[Task]
Carry on the case study about resolving Visidarbi.lv's performance problems, picking up right after its last sentence.

--- start of Selected passage ---

Resolving Performance Issues for Latvia’s Top Job Portal

Aivis Brodins
Aivis Brodins
CEO of CV-Online Latvia LTD
“It’s not always possible to find a reliable, cooperative partner straight away; therefore we started to work with Arkbauer on small project. After our first project Arkbauer proved to be reliable experts in software development, who we can trust not to cause any headaches.”

Web portal Visidarbi.lv is one of Latvia’s leading job search engines and aggregators displaying more than 20,000 job ads every day. Visidarbi.lv enables job seekers to search for vacancies posted on thousands of websites all in one convenient location. Employers can also advertise jobs directly on the site.

The Challenge

Tasked with processing tens of thousands of job ads daily, the Visidarbi.lv website started to suffer performance issues that negatively impacted on the user experience. Our task was to analyse the system and suggest ways to resolve these performance issues.

Understanding the Background

To provide the best analysis, we wanted to understand the original system requirements and review the current architecture. Basic requirement study documents helped us understand the main features found in the system. However, no documents related to the system architecture existed. Instead, we explored the source code and site itself to reveal the underlying architectural design.

Technology Stack and Hardware

The system is built using Symfony 2.1 running on Nginx with PHP 5.4. It used MySQL 5.5 for data storage and Sphinx as a search engine. All this was running on a single CentOS Linux server with 6x cores and 12GB RAM.

First Steps and Early Results

First we tried to profile the system and find the bottlenecks with a limited amount of data. This proved very hard as the code available under VCS was different from that running in the production environment and staging. We also found that some parts of the code were just not working at all.

We were given access to the production server so we were able to analyse its load, memory and CPU consuming processes. At this point it was already clear that the main issue came from SQL queries as the mysqld process was utilizing more than 400% of the server’s CPU with relatively small numbers of visitors browsing the site.

Given the fact that the same server was being used as a staging server with several site instances, it was not clear whether the database related issues were the key problem. So, next we decided to perform profiling in the production environment. We used Facebook’s XHProf profiler to find bottlenecks in the Visidarbi.lv system. Due to the fact that profiling itself adds an additional 10% overhead performing calculations and collecting data, we enabled it only for our own IP address leaving actual site visitors unaffected.

The very first profiled search request results confirmed our findings – more than 90% of the time taken to generate a response was spent performing queries. We profiled other site sections as well and they all showed pretty much the same results.

--- end of Selected passage ---
--- start of Data section ---

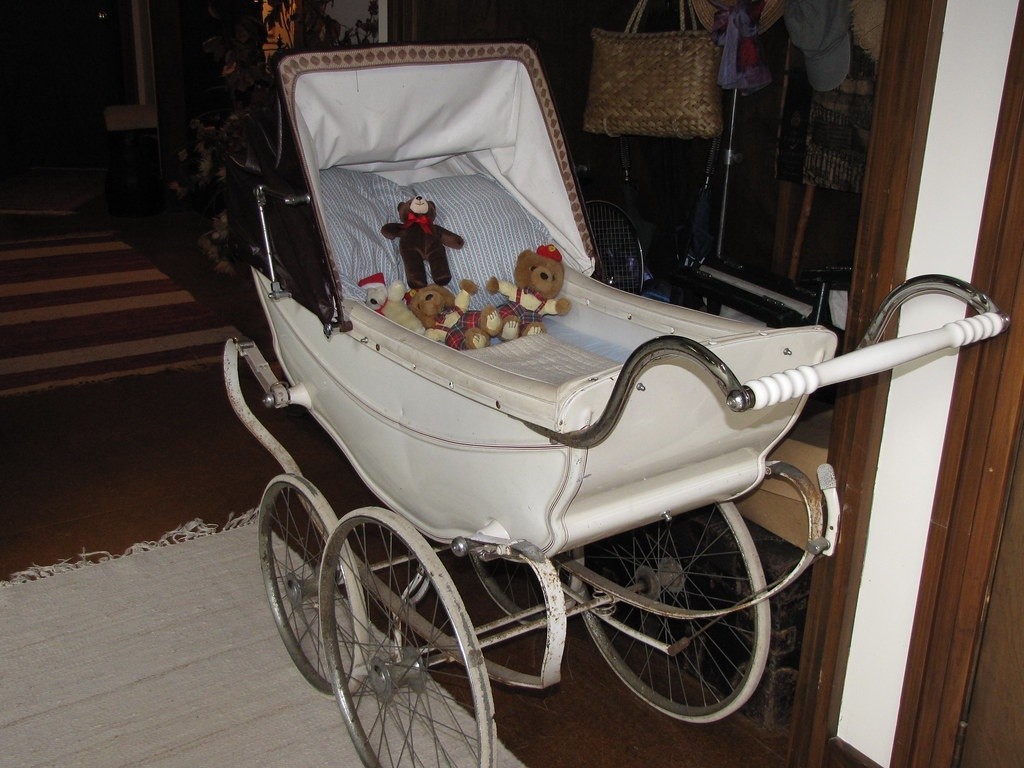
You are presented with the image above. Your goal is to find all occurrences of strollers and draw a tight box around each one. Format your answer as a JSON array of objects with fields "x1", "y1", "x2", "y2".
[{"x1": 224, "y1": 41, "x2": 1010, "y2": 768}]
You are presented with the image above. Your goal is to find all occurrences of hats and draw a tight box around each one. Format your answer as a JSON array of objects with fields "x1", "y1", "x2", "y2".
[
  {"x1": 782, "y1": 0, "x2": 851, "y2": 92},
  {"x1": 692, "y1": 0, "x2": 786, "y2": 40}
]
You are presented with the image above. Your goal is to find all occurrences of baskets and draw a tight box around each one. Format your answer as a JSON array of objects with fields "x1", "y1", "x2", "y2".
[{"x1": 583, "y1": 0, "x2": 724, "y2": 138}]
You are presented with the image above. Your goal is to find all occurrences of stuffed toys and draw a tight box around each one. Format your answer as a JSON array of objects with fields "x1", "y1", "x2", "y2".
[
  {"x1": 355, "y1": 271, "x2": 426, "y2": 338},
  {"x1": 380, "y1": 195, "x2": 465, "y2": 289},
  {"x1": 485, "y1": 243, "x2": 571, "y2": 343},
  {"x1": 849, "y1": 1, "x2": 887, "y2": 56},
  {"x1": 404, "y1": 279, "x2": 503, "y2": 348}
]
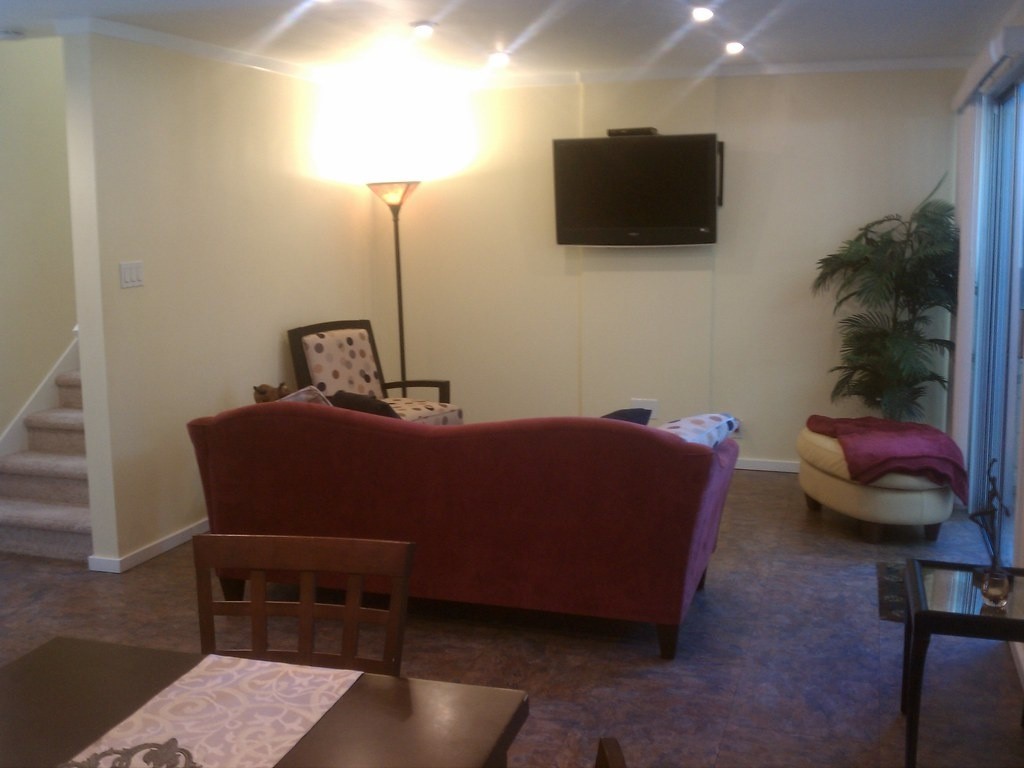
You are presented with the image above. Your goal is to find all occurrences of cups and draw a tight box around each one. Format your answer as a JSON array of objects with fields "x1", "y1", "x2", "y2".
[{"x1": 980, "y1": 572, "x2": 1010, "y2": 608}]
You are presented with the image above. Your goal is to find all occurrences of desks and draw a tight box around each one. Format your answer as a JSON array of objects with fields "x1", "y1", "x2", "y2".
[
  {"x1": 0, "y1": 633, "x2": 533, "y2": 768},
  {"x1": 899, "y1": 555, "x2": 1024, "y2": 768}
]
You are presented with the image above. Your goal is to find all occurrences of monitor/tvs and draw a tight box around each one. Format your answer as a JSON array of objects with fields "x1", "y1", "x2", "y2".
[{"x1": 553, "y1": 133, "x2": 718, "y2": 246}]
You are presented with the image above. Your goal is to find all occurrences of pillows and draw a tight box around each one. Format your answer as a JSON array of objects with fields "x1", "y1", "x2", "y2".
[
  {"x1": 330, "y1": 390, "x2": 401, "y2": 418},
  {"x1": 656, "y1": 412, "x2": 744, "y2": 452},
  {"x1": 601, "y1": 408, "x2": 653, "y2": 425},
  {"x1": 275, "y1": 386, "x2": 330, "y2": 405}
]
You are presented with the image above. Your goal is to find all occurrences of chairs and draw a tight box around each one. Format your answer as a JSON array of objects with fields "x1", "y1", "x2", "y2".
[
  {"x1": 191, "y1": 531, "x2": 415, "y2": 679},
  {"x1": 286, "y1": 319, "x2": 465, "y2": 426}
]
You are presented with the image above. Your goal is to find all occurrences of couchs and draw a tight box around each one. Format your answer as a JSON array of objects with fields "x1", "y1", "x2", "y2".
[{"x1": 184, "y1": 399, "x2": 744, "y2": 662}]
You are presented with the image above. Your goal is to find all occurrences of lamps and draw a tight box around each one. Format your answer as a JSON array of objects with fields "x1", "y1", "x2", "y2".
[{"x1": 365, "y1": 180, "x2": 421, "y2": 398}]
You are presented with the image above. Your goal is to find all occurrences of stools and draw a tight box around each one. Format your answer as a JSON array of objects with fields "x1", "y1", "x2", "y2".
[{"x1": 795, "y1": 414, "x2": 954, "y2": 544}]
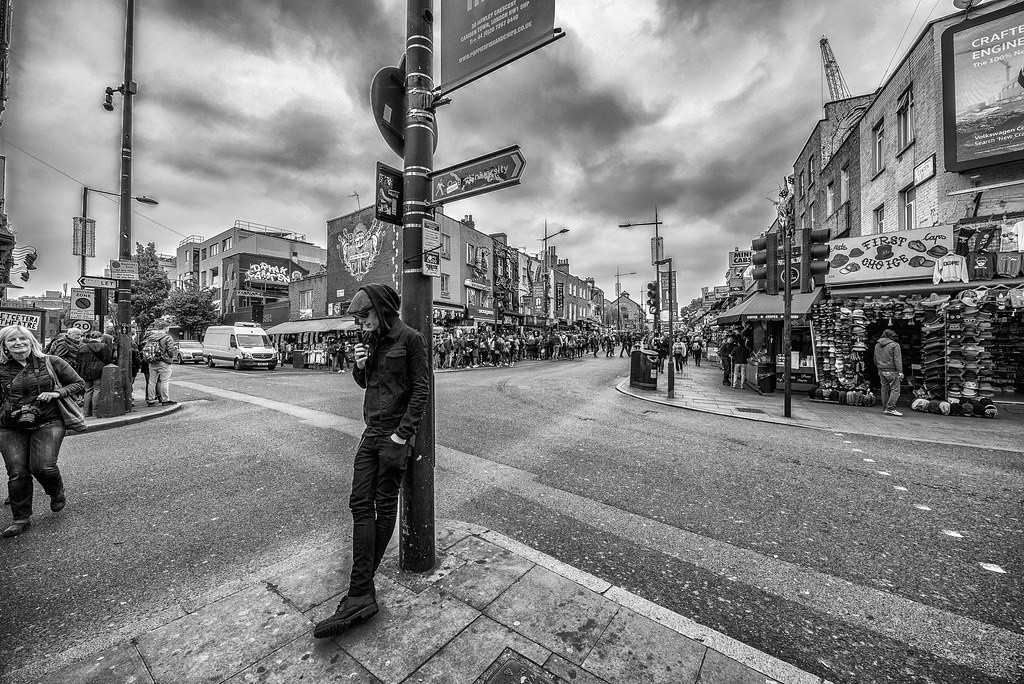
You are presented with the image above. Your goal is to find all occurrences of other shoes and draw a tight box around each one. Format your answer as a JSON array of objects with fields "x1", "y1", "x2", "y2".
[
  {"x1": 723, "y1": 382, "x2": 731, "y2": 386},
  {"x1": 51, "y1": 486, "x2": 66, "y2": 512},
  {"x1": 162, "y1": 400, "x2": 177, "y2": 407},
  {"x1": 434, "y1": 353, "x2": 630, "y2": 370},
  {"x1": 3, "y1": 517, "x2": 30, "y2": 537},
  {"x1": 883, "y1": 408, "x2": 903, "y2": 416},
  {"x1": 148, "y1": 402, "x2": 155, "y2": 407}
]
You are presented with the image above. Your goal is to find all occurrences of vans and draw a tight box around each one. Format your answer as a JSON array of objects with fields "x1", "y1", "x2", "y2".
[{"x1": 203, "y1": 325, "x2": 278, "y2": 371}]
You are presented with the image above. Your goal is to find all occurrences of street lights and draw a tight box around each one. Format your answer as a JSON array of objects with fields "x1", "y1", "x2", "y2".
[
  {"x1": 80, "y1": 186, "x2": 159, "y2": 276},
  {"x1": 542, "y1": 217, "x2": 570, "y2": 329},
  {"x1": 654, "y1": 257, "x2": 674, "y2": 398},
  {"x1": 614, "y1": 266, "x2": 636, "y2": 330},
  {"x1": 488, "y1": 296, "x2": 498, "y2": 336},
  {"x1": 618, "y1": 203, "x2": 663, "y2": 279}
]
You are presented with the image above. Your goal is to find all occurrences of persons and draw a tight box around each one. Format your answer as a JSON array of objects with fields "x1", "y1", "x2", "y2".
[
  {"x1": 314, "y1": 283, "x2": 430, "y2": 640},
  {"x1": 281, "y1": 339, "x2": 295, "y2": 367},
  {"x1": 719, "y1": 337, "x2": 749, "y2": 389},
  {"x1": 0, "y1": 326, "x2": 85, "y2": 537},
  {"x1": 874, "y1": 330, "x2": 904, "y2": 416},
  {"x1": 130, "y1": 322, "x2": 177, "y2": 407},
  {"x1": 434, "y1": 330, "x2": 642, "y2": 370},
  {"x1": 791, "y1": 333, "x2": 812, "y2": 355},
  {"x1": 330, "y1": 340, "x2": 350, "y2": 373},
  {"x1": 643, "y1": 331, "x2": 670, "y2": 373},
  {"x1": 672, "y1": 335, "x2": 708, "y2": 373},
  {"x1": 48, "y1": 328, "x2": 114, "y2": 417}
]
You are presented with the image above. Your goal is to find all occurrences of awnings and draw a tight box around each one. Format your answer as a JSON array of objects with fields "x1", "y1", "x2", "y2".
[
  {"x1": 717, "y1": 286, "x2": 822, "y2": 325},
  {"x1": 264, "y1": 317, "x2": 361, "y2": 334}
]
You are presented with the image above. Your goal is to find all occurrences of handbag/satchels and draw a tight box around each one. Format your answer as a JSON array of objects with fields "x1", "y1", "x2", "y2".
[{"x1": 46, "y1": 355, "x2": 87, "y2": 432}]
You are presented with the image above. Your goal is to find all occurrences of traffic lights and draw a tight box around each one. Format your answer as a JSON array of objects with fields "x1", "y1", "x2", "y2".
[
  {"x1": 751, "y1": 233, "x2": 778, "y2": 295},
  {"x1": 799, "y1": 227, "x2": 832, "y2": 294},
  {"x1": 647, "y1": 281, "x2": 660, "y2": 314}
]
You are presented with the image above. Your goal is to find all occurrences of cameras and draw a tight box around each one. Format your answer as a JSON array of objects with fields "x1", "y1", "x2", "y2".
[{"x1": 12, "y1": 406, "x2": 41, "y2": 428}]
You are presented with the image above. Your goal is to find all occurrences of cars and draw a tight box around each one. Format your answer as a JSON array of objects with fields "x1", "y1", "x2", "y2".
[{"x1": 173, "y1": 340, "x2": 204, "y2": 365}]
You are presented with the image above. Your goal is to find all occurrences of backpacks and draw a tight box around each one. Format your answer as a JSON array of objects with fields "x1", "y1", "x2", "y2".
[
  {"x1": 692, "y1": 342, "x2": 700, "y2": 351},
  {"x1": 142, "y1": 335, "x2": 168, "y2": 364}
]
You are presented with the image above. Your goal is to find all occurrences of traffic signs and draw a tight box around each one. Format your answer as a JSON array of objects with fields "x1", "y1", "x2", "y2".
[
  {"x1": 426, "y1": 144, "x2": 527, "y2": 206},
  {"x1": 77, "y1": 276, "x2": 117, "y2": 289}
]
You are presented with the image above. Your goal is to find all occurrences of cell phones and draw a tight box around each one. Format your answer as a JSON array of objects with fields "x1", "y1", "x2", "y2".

--- end of Data section ---

[Solved problem]
Main Issue Found, Let’s Dig Deeper

So we found the main bottleneck, what next? First, we enabled MySQL slow query log. We configured it to log all queries that take longer than 3 seconds to execute even though it’s considered best practice to have queries executing in less than 0.1 seconds. We gave slow query log 24 hours before analysingthe slow queries and making some assumptions. In the meanwhile we analysed other parts of the system to provide an overall picture.

1. The Software

PHP

As of 26th February 2016 PHP 5.4 was used, which is around a year after support ceased by the PHP development team.

Risks:
  • Security vulnerabilities (financial losses, damaged reputation, etc.).
  • Issues maintaining an outdated system.
  • Performance limitations.

Suggestion: migrate to PHP 7

Benefits:
  • Stable long term support from the PHP community (security updates and fixes, new features and performance improvements).
  • Modern software solution.
  • Significant performance improvement – PHP 7 is benchmarked to be 2-4x faster than PHP5.

Symfony

As of 26th February 2016, Symfony 2.1 was used, which has not been supported since November 2013.

Risks:
  • Security vulnerabilities (financial losses, damaged reputation, etc.).
  • Issues maintaining an outdated system.
  • Performance limitations.
Suggestion:
  • Migrate to Symfony3.
  • Update 3rd party libraries.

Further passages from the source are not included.